**GIVEN PROBLEM**: Each of the entries should be retyped precisely as it appears.

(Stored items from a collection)
========
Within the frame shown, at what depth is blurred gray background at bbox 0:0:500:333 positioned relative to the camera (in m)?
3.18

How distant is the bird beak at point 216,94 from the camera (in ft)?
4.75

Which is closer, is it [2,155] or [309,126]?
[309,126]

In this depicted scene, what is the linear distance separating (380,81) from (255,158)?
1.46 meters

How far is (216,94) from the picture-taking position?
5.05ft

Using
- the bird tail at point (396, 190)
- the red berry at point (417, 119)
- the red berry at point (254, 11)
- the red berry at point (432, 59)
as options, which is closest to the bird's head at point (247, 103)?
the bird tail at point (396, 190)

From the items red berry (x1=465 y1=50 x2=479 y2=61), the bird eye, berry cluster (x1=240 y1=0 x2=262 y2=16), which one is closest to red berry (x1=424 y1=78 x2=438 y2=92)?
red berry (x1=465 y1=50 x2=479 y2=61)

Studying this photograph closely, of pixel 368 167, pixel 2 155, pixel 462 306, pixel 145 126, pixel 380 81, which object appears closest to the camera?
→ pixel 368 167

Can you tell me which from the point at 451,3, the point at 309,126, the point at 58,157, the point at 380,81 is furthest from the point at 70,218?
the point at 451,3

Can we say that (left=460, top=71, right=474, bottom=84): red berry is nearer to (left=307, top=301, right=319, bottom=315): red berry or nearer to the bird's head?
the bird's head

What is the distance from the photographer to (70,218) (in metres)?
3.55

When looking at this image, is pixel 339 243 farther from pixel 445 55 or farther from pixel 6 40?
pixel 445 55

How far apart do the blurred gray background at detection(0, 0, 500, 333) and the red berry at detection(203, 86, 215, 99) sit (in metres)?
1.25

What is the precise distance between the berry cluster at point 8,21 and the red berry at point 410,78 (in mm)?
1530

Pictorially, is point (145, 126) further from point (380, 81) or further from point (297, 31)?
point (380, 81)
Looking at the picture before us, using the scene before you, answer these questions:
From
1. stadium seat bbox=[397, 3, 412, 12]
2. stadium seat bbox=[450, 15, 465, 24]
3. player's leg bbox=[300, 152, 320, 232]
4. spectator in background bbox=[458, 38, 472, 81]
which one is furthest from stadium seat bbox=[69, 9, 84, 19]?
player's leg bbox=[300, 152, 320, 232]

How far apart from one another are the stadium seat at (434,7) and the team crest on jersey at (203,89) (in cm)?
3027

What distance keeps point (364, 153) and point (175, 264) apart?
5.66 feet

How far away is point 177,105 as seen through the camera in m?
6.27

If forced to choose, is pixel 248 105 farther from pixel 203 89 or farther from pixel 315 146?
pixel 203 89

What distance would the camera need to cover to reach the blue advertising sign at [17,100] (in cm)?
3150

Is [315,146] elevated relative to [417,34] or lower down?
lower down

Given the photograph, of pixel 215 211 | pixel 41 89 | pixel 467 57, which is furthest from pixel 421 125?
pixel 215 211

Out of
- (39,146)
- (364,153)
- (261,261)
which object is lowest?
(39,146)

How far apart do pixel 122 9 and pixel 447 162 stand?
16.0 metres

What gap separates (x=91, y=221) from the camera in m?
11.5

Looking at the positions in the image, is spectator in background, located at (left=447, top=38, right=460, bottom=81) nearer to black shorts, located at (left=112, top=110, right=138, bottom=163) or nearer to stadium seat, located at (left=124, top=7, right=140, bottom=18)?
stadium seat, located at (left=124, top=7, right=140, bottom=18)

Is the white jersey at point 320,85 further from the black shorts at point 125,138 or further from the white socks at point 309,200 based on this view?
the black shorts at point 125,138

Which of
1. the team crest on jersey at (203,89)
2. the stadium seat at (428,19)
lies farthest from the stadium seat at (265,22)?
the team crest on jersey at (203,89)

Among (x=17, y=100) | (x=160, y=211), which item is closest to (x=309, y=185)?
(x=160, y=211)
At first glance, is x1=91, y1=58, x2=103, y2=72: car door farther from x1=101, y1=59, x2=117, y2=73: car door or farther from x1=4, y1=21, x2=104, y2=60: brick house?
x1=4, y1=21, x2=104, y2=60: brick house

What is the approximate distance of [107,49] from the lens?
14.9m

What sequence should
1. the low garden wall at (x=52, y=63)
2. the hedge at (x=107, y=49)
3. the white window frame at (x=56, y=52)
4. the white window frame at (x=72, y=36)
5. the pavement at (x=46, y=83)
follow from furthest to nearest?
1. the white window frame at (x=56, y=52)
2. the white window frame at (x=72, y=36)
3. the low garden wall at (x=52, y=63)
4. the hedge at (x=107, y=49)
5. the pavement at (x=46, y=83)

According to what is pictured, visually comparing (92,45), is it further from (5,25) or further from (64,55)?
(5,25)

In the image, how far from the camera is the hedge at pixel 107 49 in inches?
========
**RIGHT ANSWER**:
Within the frame shown, at what depth is blurred gray background at bbox 0:0:500:333 positioned relative to the camera (in m)?
3.18

How distant is the bird beak at point 216,94 from the camera (in ft)?
4.75

Which is closer, is it [2,155] or [309,126]?
[309,126]

In this depicted scene, what is the linear distance separating (380,81) from (255,158)?
1.46 meters

How far is (216,94) from the picture-taking position?
5.05ft

Using
- the bird tail at point (396, 190)
- the red berry at point (417, 119)
- the red berry at point (254, 11)
- the red berry at point (432, 59)
as options, which is closest to the bird's head at point (247, 103)?
the bird tail at point (396, 190)

From the items red berry (x1=465 y1=50 x2=479 y2=61), the bird eye, berry cluster (x1=240 y1=0 x2=262 y2=16), which one is closest to red berry (x1=424 y1=78 x2=438 y2=92)?
red berry (x1=465 y1=50 x2=479 y2=61)

Studying this photograph closely, of pixel 368 167, pixel 2 155, pixel 462 306, pixel 145 126, pixel 380 81, which object appears closest to the camera?
→ pixel 368 167

Can you tell me which from the point at 451,3, the point at 309,126, the point at 58,157, the point at 380,81 is furthest from the point at 70,218?
the point at 451,3

Can we say that (left=460, top=71, right=474, bottom=84): red berry is nearer to (left=307, top=301, right=319, bottom=315): red berry or nearer to the bird's head?
the bird's head

What is the distance from the photographer to (70,218) (in metres)?
3.55

When looking at this image, is pixel 339 243 farther from pixel 445 55 or farther from pixel 6 40?
pixel 445 55

How far apart do the blurred gray background at detection(0, 0, 500, 333) and the red berry at detection(203, 86, 215, 99) sit (in metres)?
1.25

What is the precise distance between the berry cluster at point 8,21 and the red berry at point 410,78 (in mm)?
1530

Pictorially, is point (145, 126) further from point (380, 81) or further from point (297, 31)?
point (380, 81)
Looking at the picture before us, using the scene before you, answer these questions:
From
1. stadium seat bbox=[397, 3, 412, 12]
2. stadium seat bbox=[450, 15, 465, 24]
3. player's leg bbox=[300, 152, 320, 232]
4. spectator in background bbox=[458, 38, 472, 81]
which one is furthest from stadium seat bbox=[69, 9, 84, 19]?
player's leg bbox=[300, 152, 320, 232]

How far apart from one another are the stadium seat at (434,7) and the team crest on jersey at (203,89) (in cm)?
3027

What distance keeps point (364, 153) and point (175, 264) apart?
5.66 feet

How far away is point 177,105 as seen through the camera in m?
6.27

If forced to choose, is pixel 248 105 farther from pixel 203 89 or farther from pixel 315 146?
pixel 203 89

What distance would the camera need to cover to reach the blue advertising sign at [17,100] (in cm)?
3150

Is [315,146] elevated relative to [417,34] or lower down?
lower down

Given the photograph, of pixel 215 211 | pixel 41 89 | pixel 467 57, which is furthest from pixel 421 125?
pixel 215 211

Out of
- (39,146)
- (364,153)
- (261,261)
which object is lowest?
(39,146)

How far apart do pixel 122 9 and pixel 447 162 stand?
16.0 metres

What gap separates (x=91, y=221) from the camera in m?
11.5

Looking at the positions in the image, is spectator in background, located at (left=447, top=38, right=460, bottom=81) nearer to black shorts, located at (left=112, top=110, right=138, bottom=163) or nearer to stadium seat, located at (left=124, top=7, right=140, bottom=18)?
stadium seat, located at (left=124, top=7, right=140, bottom=18)

Is the white jersey at point 320,85 further from the black shorts at point 125,138 or further from the white socks at point 309,200 based on this view?
the black shorts at point 125,138

Which of
1. the team crest on jersey at (203,89)
2. the stadium seat at (428,19)
lies farthest from the stadium seat at (265,22)?
the team crest on jersey at (203,89)

Among (x=17, y=100) | (x=160, y=211), which item is closest to (x=309, y=185)?
(x=160, y=211)
At first glance, is x1=91, y1=58, x2=103, y2=72: car door farther from x1=101, y1=59, x2=117, y2=73: car door or farther from x1=4, y1=21, x2=104, y2=60: brick house?
x1=4, y1=21, x2=104, y2=60: brick house

What is the approximate distance of [107,49] from the lens?
14.9m

What sequence should
1. the low garden wall at (x=52, y=63)
2. the hedge at (x=107, y=49)
3. the white window frame at (x=56, y=52)
4. the white window frame at (x=72, y=36)
5. the pavement at (x=46, y=83)
follow from furthest to nearest?
1. the white window frame at (x=56, y=52)
2. the white window frame at (x=72, y=36)
3. the low garden wall at (x=52, y=63)
4. the hedge at (x=107, y=49)
5. the pavement at (x=46, y=83)

According to what is pictured, visually comparing (92,45), is it further from (5,25) or further from (64,55)?
(5,25)

In the image, how far from the camera is the hedge at pixel 107 49 in inches?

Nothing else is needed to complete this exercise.